Invasi Jepang ke Hindia Belanda
Pihak Belanda cukup kuat untuk mencegah
nasionalisme Indonesia dengan cara menangkap para pemimpinnya dan
menekan organisasi-organisasi nasionalis namun mereka tidak pernah bisa
menghapuskan sentimen nasionalisme. Orang-orang Indonesia, di sisi lain,
tidak memiliki kekuatan untuk bersaing dengan para pemimpin kolonialis
dan karenanya membutuhkan bantuan-bantan dari luar untuk menghancurkan
sistem kolonial.

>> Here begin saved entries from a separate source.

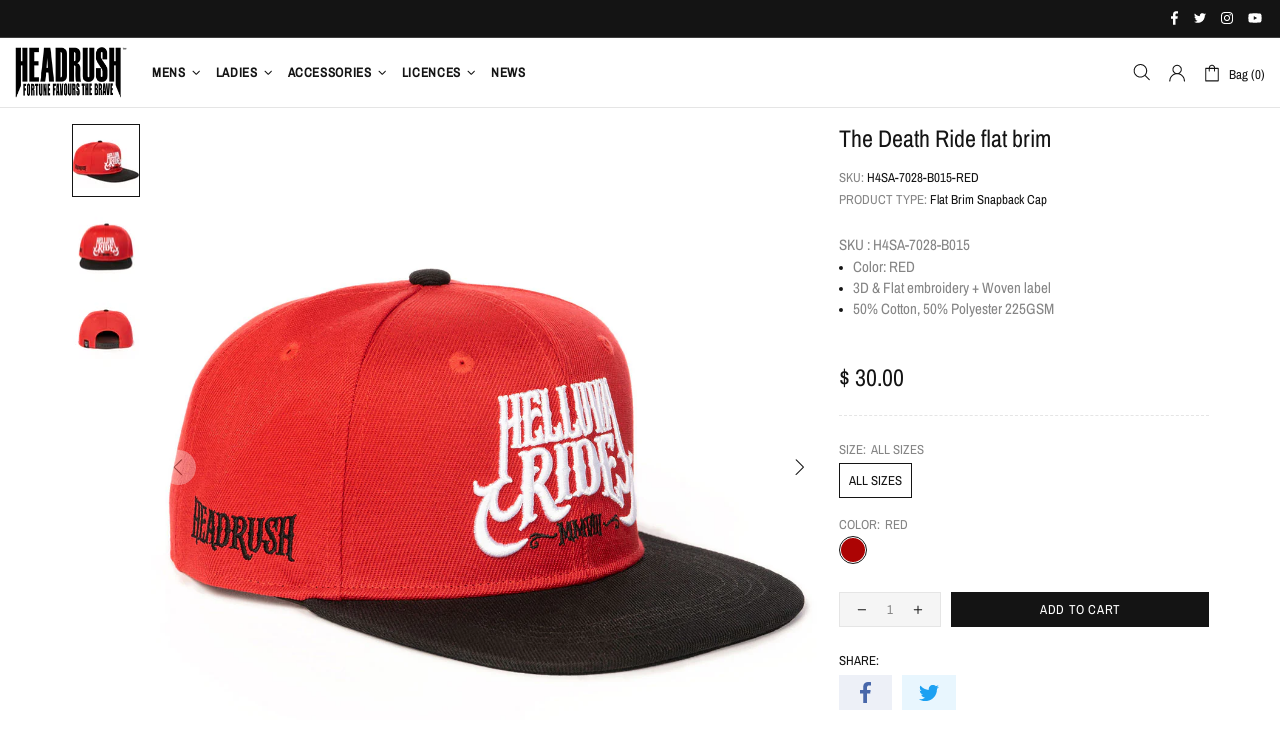

--- FILE ---
content_type: text/javascript
request_url: https://dashboard.wheelio-app.com/api/wheelioapp/getsettings?jsonp=WheelioAppJSONPCallback667&s=headrushbrand.myshopify.com&d=headrushbrand.myshopify.com&cu=https%3A%2F%2Fwww.headrushbrand.com%2Fcollections%2Fall-accessories%2Fproducts%2Fthe-death-ride-snapback-cap-1&uid=667
body_size: 381
content:
window['WheelioAppJSONPCallback667']({"success":false,"errorMessage":"No active campaigns!"})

Di Maret 1942, orang-orang Jepang, dibakar semangatnya
oleh keinginan akan minyak, menyediakan bantuan tersebut dengan
menguasai Hindia Belanda. Walaupun pada awalnya disambut sebagai
pembebas oleh penduduk Indonesia, mereka segera mengalami kesengsaraan
di bawah penjajahan Jepang: kekurangan makanan, pakaian dan obat dan
juga kerja paksa di bawah kondisi yang menyiksa. Kurangnya makanan
terjadi terutama disebabkan karena administrasi yang tidak kompeten,
mengubah Jawa menjadi sebuah pulau penuh kelaparan. Orang-orang
Indonesia bekerja sebagai buruh paksa (disebut romusha) ditempatkan untuk bekerja dalam proyek-proyek yang membutuhkan banyak tenaga kerja di Jawa.
Ketika Jepang mengambil alih para
pejabat Belanda ditempatkan dalam kamp-kamp tawanan dan digantikan oleh
orang-orang Indonesia untuk mengerjakan tugas-tugas kepemerintahan.
Orang-orang Jepang mendidik, melatih dan mempersenjatai banyak kaum muda
Indonesia dan memberikan suara politik kepada para pemimpin nasionalis.
Ini memampukan para pemimpin nasionalis untuk mempersiapkan masa depan
bangsa Indonesia yang merdeka. Pada bulan-bulan terakhir sebelum
penyerahan diri Jepang, yang secara efektif mengakhiri Perang Dunia II,
pihak Jepang memberikan dukungan penuh pada gerakan nasionalis
Indonesia. Hancurnya kekuasaan politik, ekonomi, dan sosial Pemerintah
Kolonial Belanda melahirkan sebuah era baru. Pada 17 Agustus 1945,
Soekarno dan Hatta memproklamasikan kemerdekaan Indonesia, dua hari
setelah penjatuhan bom atom di Nagasaki.